Di kertas yang samapara peneliti juga menulis bahwa komet tersebut tampak “lebih biru daripada matahari”, yang merupakan kejutan mengingat warna tersebut belum pernah terlihat pada komet tersebut hingga saat ini. Perubahan warna ini kemungkinan besar disebabkan oleh gas tertentu, seperti karbon monoksida atau amonia, yang bocor dari komet, kata mereka. (Penelitian ini belum ditinjau oleh rekan sejawat, dan sejauh ini belum ada pengamatan lain yang mengkonfirmasi warna biru tersebut.)
Para peneliti mencatat bahwa warna biru sangat kontras dengan warna merah awal yang dikeluarkan komet selama pengamatan awal pada bulan Juli, yang kemungkinan besar disebabkan oleh banyaknya debu yang keluar dari permukaannya. Kemudian, pada bulan September, komet tersebut sempat muncul sebentar tampak berubah menjadi hijaukemungkinan besar karena adanya dikarbon atau sianida di dalam komanya.
Namun perubahan warna ini hanya bersifat sementara, dan saat ini tidak jelas mengapa hal tersebut terjadi. Hanya waktu dan pengamatan lanjutan yang dapat mengetahui apakah warna baru komet tersebut akan melekat.
Selama beberapa minggu ke depan, komet tersebut akan semakin terlihat oleh para pengamat bintang di Belahan Bumi Utara saat bergerak ke utara di langit malam.
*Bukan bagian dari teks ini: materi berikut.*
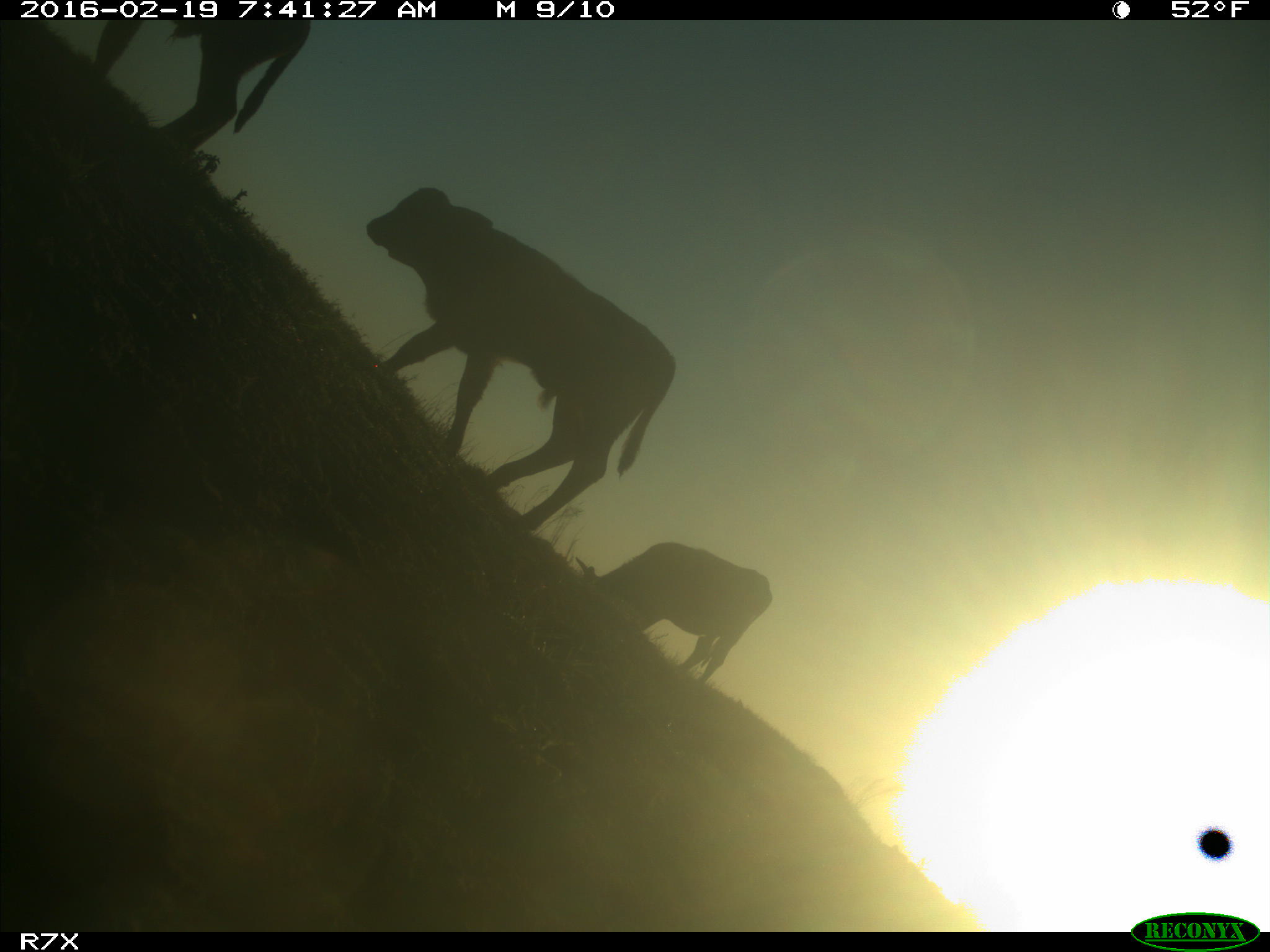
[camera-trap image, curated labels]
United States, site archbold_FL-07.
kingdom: Animalia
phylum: Chordata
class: Mammalia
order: Artiodactyla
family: Bovidae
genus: Bos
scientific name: Bos taurus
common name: domestic cow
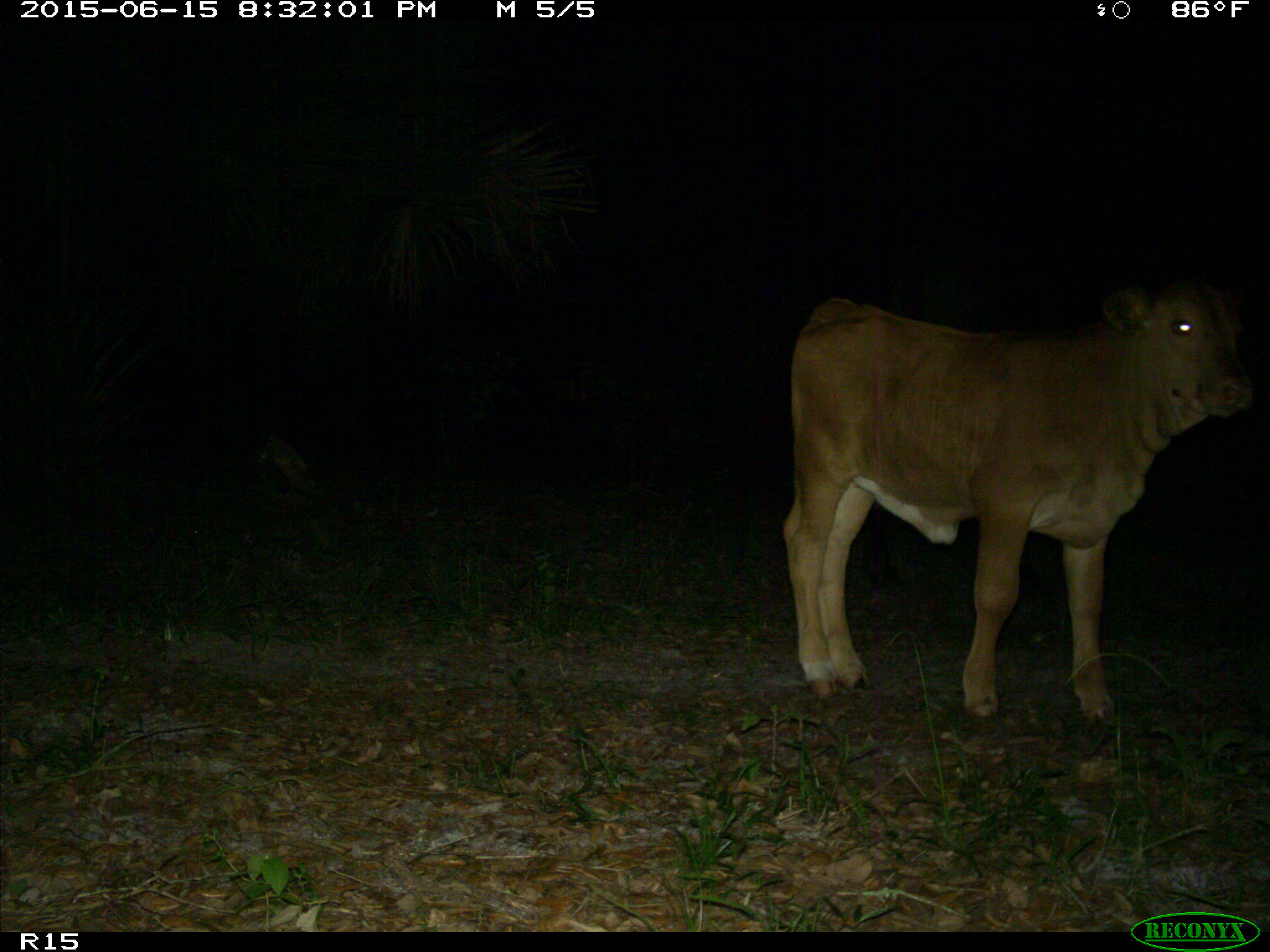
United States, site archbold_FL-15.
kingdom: Animalia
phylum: Chordata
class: Mammalia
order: Artiodactyla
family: Bovidae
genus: Bos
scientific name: Bos taurus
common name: domestic cow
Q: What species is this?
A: Bos taurus (domestic cow).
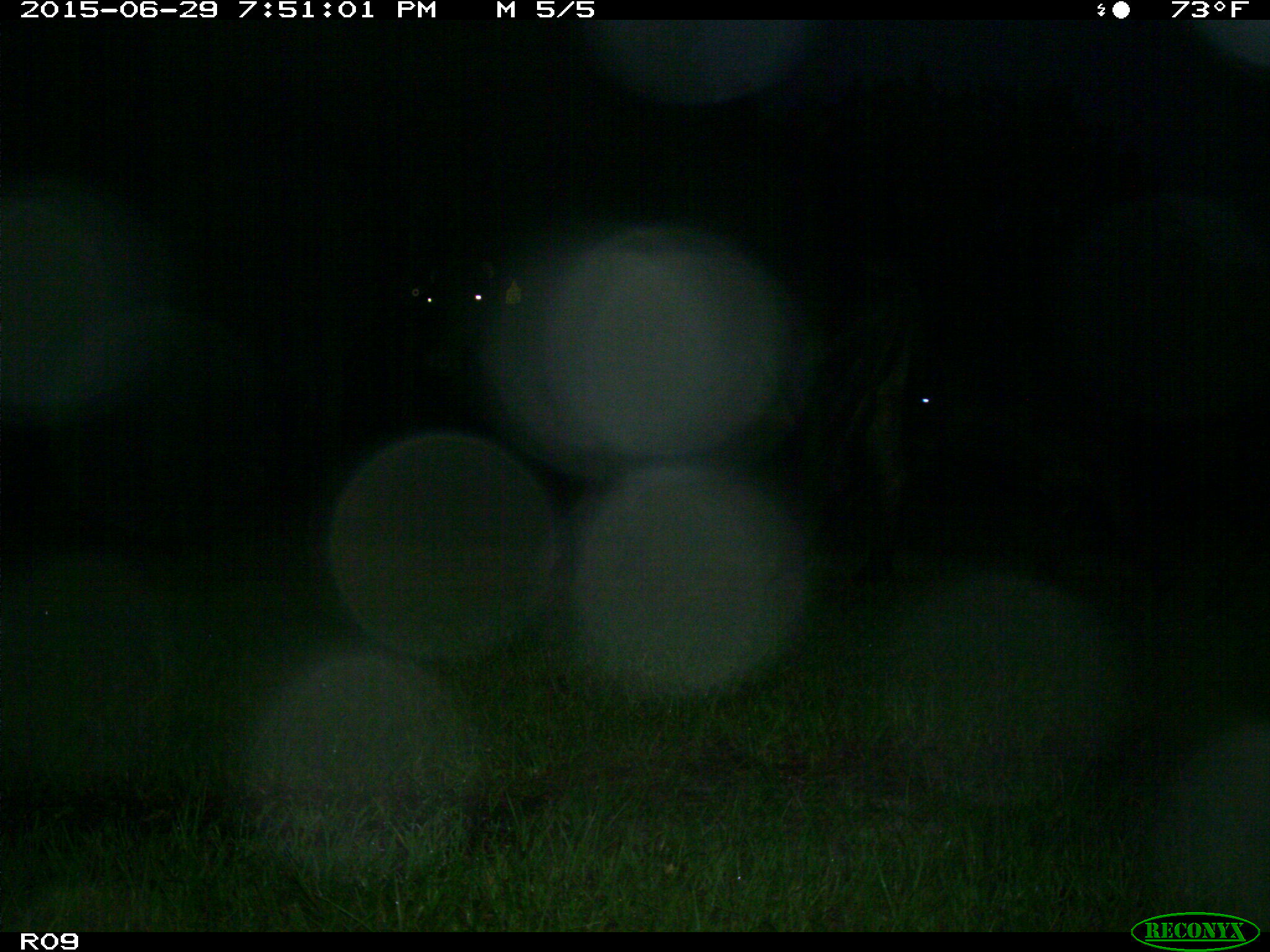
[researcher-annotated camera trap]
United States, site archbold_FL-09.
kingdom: Animalia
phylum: Chordata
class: Mammalia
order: Artiodactyla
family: Bovidae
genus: Bos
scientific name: Bos taurus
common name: domestic cow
Bos taurus (domestic cow).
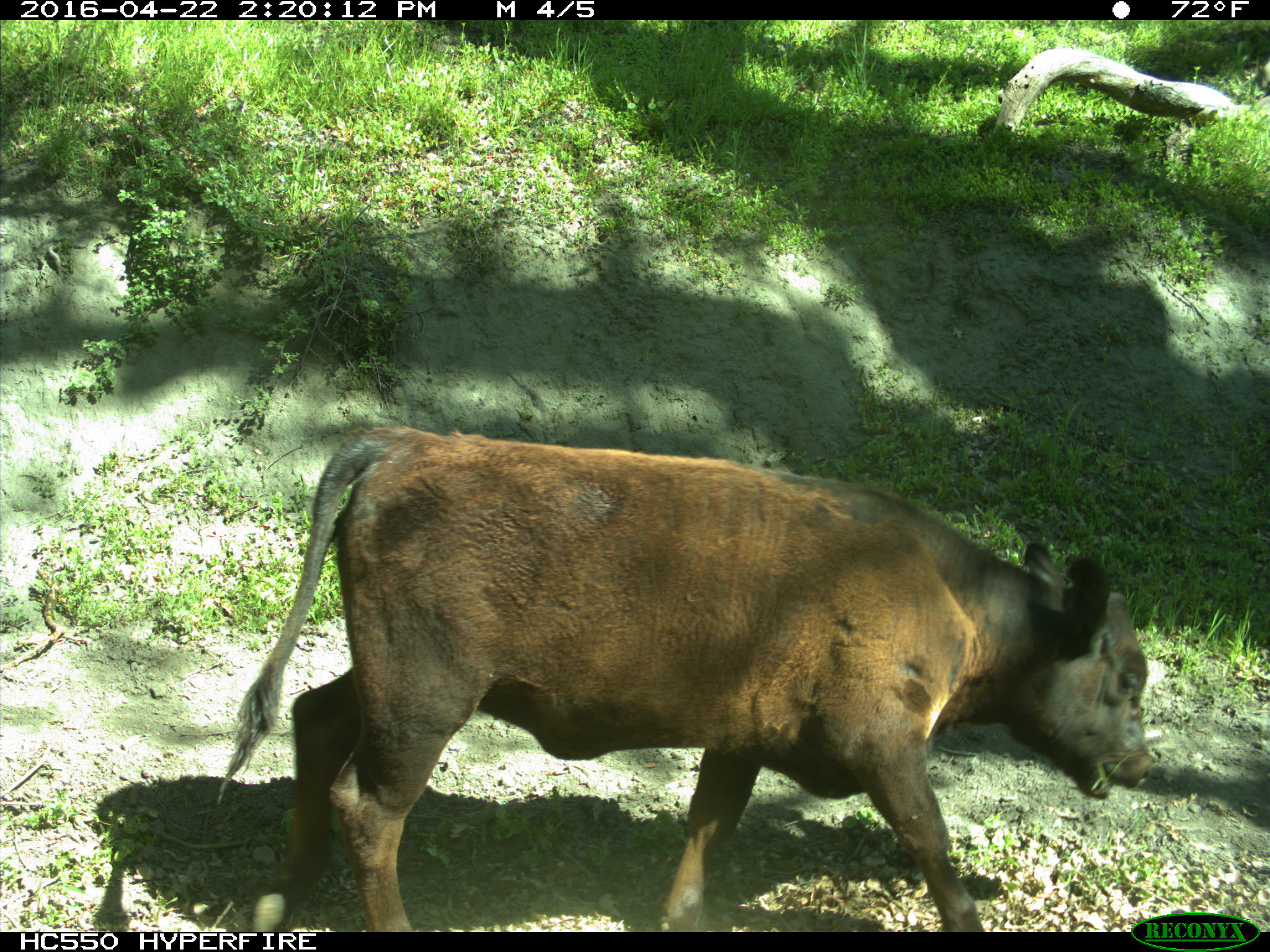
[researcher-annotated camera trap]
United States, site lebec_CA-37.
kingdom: Animalia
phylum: Chordata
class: Mammalia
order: Artiodactyla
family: Bovidae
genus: Bos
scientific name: Bos taurus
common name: domestic cow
Bos taurus (domestic cow).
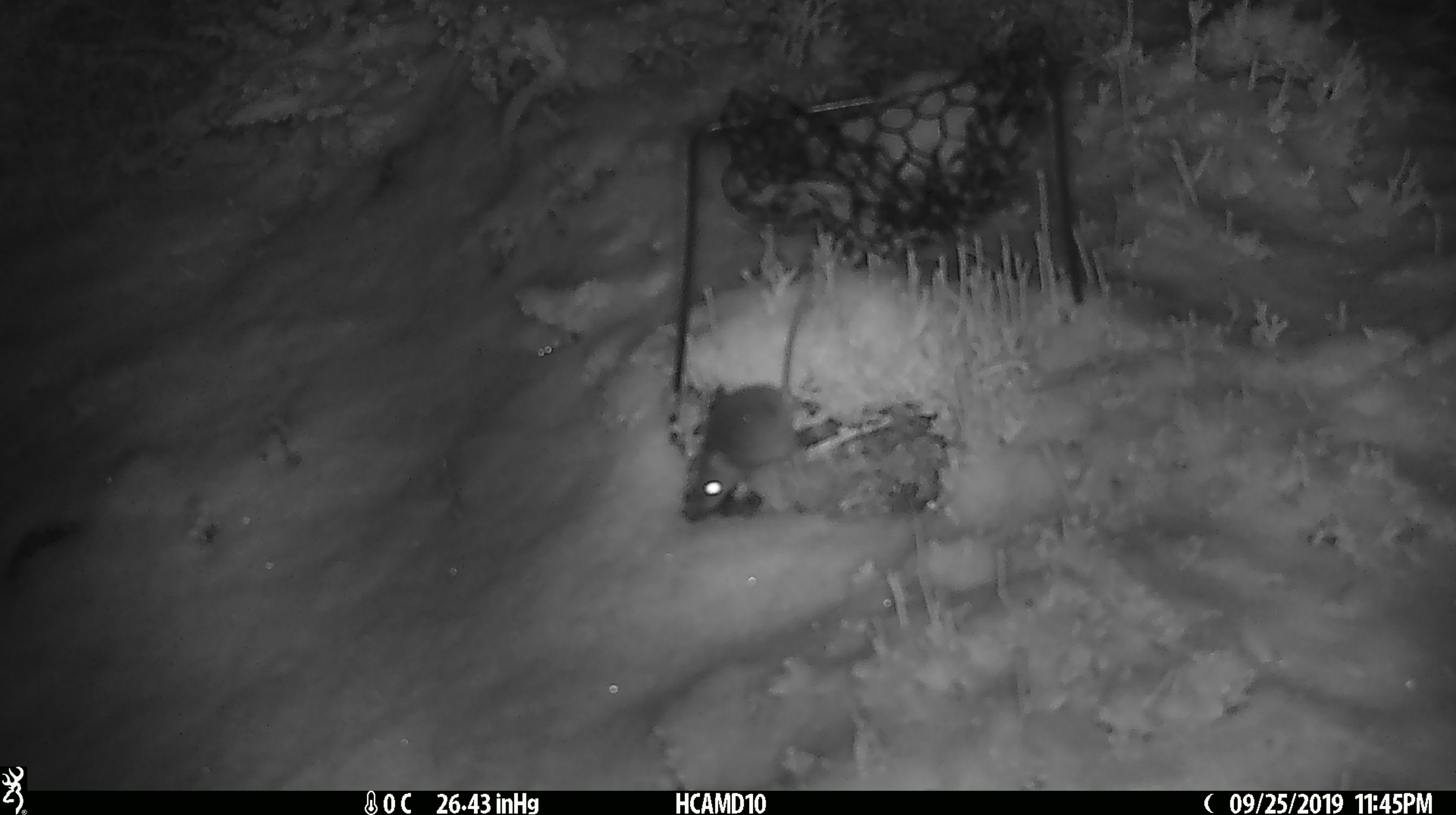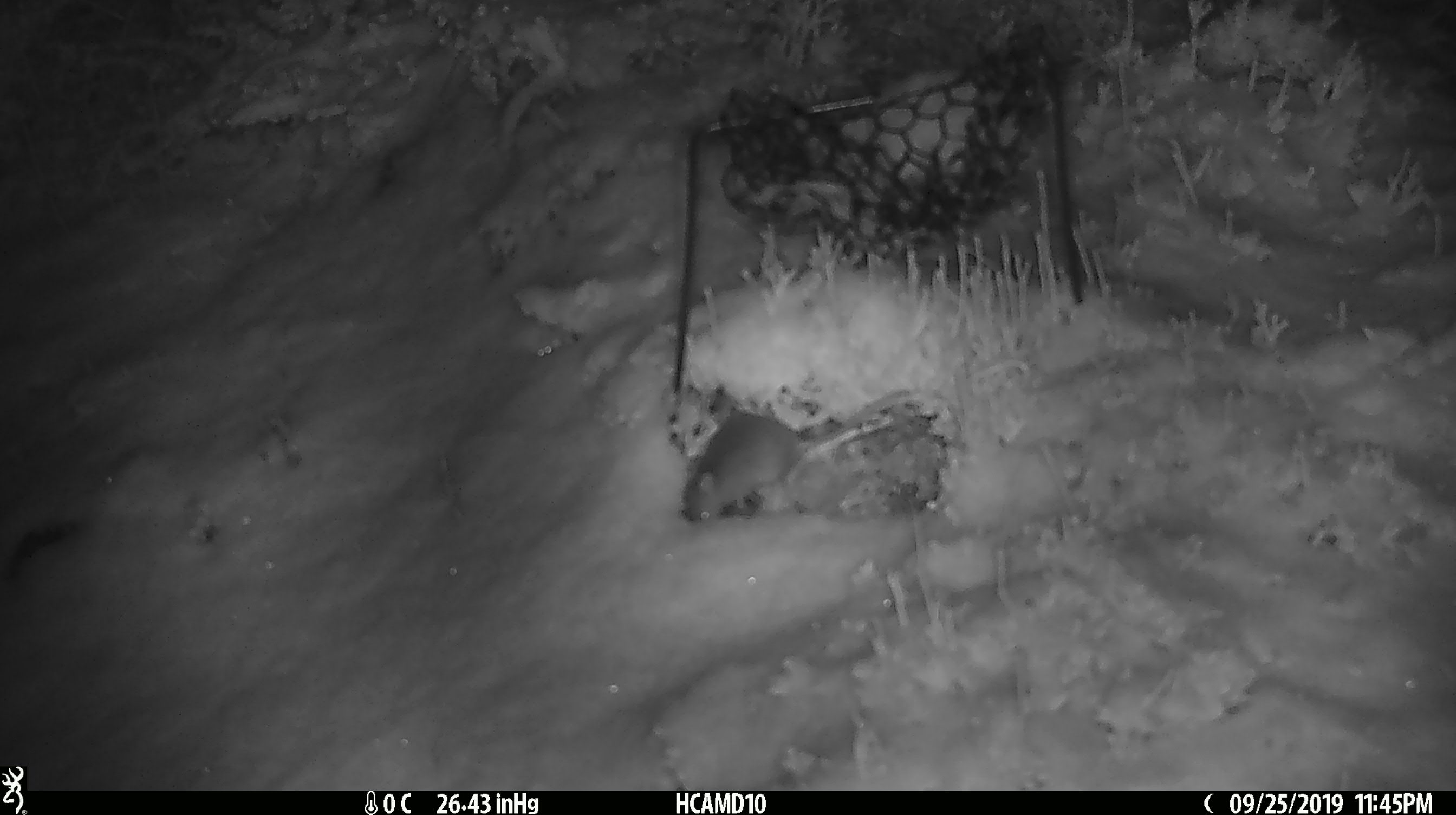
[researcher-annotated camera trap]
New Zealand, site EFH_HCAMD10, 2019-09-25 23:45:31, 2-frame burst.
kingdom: Animalia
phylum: Chordata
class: Mammalia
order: Rodentia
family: Muridae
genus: Mus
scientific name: Mus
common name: mouse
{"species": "mouse (Mus)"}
Namun, itu tidak akan terlihat dengan mata telanjang, artinya Anda memerlukan a teleskop yang layak atau sepasang teropong pengamatan bintang untuk melihatnya sendiri.
3I/ATLAS akan mencapai titik terdekatnya dengan planet kita pada 19 Desember, dengan jarak minimum 168 juta mil (270 juta km) — sekitar 1,8 kali jarak Bumi-Matahari. Antara sekarang dan nanti, para peneliti akan dapat melihat komet tersebut dengan lebih baik, sehingga memungkinkan mereka untuk melakukannya mempelajarinya secara lebih rinci. Dua ESA pesawat luar angkasa juga bisa terbang melalui ekor panjang komet sebelum ia memulai perjalanannya kembali keluar dari tata surya.
Entitas ekstrasurya telah menunjukkan beberapa ciri yang tidak biasa sejak pertama kali ditemukan, termasuk kelimpahan karbon dioksida, tingkat kebocoran air yang tinggi Dan anti-ekor yang membingungkan. Para peneliti juga percaya bahwa cangkangnya sedingin es mungkin telah diubah oleh pemboman sinar kosmik selama miliaran tahun, yang berpotensi mempersulit pelacakan materi sistem bintang asalnya.
Akibat karakteristik anomali ini, beberapa peneliti secara kontroversial mengusulkan penggunaan 3I/ATLAS mungkin merupakan bagian dari teknologi asing dalam penyamaran. Namun, tidak ada bukti kuat yang mendukung teori ini, dan sebagian besar ahli berpendapat bahwa objek tersebut berperilaku persis seperti komet.